Foi o início da Associação “Os incríveis”, que só em Junho de 2015 arrancou oficialmente, mas que vinha a trabalhar até essa data de forma “camuflada”. A partir desse momento, foram apoiadas várias crianças com deficiência, através de jantares solidários, de eventos e de pessoas que solicitam o seu trabalho.

Exemplos de crianças que usufruíram desta associação são vários, mas Joaquim Castro recorda o caso de José Luís, uma criança residente na freguesia, e de Carlota. Uma emoção muito forte aconteceu logo no primeiro ano da associação, quando, no seu aniversário, as crianças ofereceram-lhe um quadro timbrado com as mãos dos mais novos, que hoje ostenta orgulhosamente na decoração da sua casa. “São as pequenas coisas que me dão uma vontade terrível de continuar. Temos pessoas que nos tocar”, relata emocionado.

Joaquim Castro conta o dia em que facultou às crianças com deficiência uma ida à praia, nomeadamente à Apúlia, quando ainda era presidente da Junta, com a colaboração dos Bombeiros Voluntários das Taipas, que rontamente e de forma gratuita ajudaram na “missão”, passando um dia “maravilhoso”.

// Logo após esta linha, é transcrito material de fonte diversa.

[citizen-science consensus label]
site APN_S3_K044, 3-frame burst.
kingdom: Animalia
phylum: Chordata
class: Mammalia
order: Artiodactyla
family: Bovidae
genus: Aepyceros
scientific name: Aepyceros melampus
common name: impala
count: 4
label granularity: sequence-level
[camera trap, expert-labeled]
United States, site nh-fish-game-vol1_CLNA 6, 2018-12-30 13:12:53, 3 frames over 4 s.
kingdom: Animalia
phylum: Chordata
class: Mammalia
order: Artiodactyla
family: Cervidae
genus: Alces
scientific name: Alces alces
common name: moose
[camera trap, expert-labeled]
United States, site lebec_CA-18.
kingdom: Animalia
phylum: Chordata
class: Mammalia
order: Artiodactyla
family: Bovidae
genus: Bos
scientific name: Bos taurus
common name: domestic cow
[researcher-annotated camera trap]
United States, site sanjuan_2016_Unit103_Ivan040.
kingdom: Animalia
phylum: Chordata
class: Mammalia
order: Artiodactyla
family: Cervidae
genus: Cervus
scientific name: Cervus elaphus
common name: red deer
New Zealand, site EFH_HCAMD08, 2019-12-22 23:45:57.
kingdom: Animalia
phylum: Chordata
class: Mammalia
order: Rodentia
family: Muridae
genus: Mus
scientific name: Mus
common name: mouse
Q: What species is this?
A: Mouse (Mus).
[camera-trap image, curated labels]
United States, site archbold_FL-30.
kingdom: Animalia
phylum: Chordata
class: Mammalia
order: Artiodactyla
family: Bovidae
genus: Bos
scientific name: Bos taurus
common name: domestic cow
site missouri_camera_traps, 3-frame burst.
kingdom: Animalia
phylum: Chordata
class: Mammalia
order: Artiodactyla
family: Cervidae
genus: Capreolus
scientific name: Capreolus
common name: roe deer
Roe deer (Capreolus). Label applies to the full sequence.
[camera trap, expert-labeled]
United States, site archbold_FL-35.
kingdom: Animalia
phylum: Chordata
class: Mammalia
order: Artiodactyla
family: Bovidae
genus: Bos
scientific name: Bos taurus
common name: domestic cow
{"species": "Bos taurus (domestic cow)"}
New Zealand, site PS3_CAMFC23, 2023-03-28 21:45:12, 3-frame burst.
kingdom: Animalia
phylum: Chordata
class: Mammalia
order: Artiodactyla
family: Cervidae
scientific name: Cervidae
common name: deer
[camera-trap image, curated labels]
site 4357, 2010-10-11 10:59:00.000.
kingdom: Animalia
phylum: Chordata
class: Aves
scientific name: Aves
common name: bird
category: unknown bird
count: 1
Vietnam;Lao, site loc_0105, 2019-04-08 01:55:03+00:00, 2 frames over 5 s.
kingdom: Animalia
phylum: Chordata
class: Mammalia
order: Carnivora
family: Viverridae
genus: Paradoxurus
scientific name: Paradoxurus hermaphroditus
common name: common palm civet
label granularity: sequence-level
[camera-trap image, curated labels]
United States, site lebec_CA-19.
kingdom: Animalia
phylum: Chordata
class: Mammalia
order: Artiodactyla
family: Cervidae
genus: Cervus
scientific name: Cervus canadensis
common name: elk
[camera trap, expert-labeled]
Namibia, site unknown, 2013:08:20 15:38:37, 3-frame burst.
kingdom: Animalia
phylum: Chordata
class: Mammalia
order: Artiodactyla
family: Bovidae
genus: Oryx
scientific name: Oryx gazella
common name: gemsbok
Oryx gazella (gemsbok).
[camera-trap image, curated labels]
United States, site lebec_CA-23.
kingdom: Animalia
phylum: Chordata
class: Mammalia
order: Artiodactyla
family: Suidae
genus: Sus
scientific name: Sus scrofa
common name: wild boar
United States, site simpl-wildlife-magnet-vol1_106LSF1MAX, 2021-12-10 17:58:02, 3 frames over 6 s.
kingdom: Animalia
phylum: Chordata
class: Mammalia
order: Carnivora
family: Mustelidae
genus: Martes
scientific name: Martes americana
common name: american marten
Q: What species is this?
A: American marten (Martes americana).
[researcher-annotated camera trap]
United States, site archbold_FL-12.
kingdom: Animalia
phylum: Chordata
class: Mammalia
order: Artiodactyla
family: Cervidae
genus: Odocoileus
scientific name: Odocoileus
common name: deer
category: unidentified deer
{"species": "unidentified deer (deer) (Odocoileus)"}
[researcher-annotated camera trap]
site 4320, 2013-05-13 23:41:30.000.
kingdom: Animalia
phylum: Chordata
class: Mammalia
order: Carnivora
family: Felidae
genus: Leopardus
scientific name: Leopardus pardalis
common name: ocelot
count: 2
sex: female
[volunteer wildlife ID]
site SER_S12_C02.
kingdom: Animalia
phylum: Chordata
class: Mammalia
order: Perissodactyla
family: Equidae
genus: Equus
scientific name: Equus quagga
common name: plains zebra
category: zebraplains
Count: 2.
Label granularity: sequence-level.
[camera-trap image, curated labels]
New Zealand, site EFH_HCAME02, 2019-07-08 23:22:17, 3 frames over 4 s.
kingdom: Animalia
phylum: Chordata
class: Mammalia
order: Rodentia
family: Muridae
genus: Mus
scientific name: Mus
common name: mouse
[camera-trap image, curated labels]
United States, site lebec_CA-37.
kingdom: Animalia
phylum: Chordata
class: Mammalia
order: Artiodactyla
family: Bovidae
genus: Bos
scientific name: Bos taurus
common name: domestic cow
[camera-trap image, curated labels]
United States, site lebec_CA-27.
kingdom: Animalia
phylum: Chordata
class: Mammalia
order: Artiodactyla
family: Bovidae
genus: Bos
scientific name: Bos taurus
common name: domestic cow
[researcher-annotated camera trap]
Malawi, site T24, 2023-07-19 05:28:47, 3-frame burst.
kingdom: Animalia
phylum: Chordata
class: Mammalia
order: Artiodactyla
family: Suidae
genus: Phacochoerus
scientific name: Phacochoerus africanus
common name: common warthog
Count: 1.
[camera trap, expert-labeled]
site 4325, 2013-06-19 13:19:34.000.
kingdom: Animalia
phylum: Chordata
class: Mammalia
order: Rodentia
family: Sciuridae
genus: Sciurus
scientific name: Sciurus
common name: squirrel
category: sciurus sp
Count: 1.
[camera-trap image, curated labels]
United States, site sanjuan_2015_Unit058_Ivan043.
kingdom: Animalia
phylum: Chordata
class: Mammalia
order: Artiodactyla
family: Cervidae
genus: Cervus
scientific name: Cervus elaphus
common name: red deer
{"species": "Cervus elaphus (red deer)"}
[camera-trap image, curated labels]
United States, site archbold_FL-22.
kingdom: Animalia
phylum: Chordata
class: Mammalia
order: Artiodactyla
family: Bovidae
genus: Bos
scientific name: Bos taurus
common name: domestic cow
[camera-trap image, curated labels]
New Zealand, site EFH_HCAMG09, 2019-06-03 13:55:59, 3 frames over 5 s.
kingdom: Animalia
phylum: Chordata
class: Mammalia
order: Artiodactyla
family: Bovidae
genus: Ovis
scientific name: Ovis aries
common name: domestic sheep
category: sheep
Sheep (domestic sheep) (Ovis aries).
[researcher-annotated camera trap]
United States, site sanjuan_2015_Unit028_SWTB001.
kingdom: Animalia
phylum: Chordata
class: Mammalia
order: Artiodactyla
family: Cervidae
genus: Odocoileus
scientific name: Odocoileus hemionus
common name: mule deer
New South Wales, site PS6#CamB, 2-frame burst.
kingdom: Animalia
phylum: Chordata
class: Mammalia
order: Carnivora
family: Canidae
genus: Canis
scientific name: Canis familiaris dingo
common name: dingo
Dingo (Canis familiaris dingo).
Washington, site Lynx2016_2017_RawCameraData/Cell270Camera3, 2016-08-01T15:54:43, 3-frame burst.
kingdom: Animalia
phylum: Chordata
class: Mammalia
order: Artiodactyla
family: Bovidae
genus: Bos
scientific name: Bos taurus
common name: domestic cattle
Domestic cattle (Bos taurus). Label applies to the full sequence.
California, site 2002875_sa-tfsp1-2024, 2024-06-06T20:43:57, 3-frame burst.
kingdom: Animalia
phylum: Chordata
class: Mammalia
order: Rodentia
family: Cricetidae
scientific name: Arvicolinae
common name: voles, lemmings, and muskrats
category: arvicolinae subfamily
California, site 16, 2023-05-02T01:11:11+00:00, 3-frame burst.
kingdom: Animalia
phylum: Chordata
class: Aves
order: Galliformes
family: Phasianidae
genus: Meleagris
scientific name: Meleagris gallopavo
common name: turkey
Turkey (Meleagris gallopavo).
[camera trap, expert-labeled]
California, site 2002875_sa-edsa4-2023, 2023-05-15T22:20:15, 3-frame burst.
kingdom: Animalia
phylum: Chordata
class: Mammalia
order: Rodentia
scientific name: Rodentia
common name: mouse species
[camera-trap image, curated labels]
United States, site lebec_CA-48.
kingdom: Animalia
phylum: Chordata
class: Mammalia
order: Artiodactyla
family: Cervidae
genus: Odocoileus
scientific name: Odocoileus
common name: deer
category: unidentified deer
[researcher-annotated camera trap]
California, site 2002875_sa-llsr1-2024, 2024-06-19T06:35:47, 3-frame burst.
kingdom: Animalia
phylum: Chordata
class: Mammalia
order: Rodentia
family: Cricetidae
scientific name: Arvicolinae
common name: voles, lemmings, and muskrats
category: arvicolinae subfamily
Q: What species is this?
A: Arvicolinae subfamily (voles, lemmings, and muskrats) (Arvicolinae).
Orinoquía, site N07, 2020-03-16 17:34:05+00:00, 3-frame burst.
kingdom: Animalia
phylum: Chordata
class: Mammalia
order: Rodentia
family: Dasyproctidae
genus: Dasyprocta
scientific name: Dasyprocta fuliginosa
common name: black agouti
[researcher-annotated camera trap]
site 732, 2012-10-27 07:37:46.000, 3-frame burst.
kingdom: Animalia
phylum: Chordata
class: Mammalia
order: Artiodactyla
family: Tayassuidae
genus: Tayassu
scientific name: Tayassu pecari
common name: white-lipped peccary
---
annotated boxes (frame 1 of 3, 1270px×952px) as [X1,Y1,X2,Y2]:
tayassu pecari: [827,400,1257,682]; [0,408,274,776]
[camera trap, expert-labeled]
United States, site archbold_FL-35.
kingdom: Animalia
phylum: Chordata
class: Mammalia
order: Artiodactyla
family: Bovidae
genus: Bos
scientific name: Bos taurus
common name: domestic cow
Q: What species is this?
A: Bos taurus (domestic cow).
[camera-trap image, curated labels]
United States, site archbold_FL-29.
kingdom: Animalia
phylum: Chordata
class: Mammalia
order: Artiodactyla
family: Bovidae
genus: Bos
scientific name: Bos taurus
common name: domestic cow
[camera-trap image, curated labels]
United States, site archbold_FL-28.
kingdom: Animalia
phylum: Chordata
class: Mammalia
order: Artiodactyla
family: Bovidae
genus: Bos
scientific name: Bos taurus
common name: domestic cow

“É com muito gosto que penso nos outros antes de pensar em mim”

O contributo a Guimarães é imenso. Joaquim Castro revela que são “diversas” as associações que lhe solicitam para fazer parte das direções. “É com muito gosto que penso nos outros antes de pensar em mim”, realça.

Mas a história de Joaquim Castro é mais rica que a parte social. Uma “queda artística” acompanha-o desde “míudo” e foi fomentada pelos programas alemãs e pelo pintor americano, instrutor de arte, “Bob Ross”.

“Eu pensava: ‘o Bob Ross em meia hora pinta um quadro, então eu posso pintar um quadro num dia’. Comecei por aí e aprendi as técnicas”. Uma vertente artística que utiliza para angariar fundos para as suas causas, através das doações de criações que constrói. E o talento de Joaquim Castro chega também às danças latinas, das quais tem aulas há 18 meses, e à “bricolage”. Prova disso é um parque de diversões que montou para a sua neta. “Em minha casa, tudo que sejas obras sou eu que faço”, concluiu.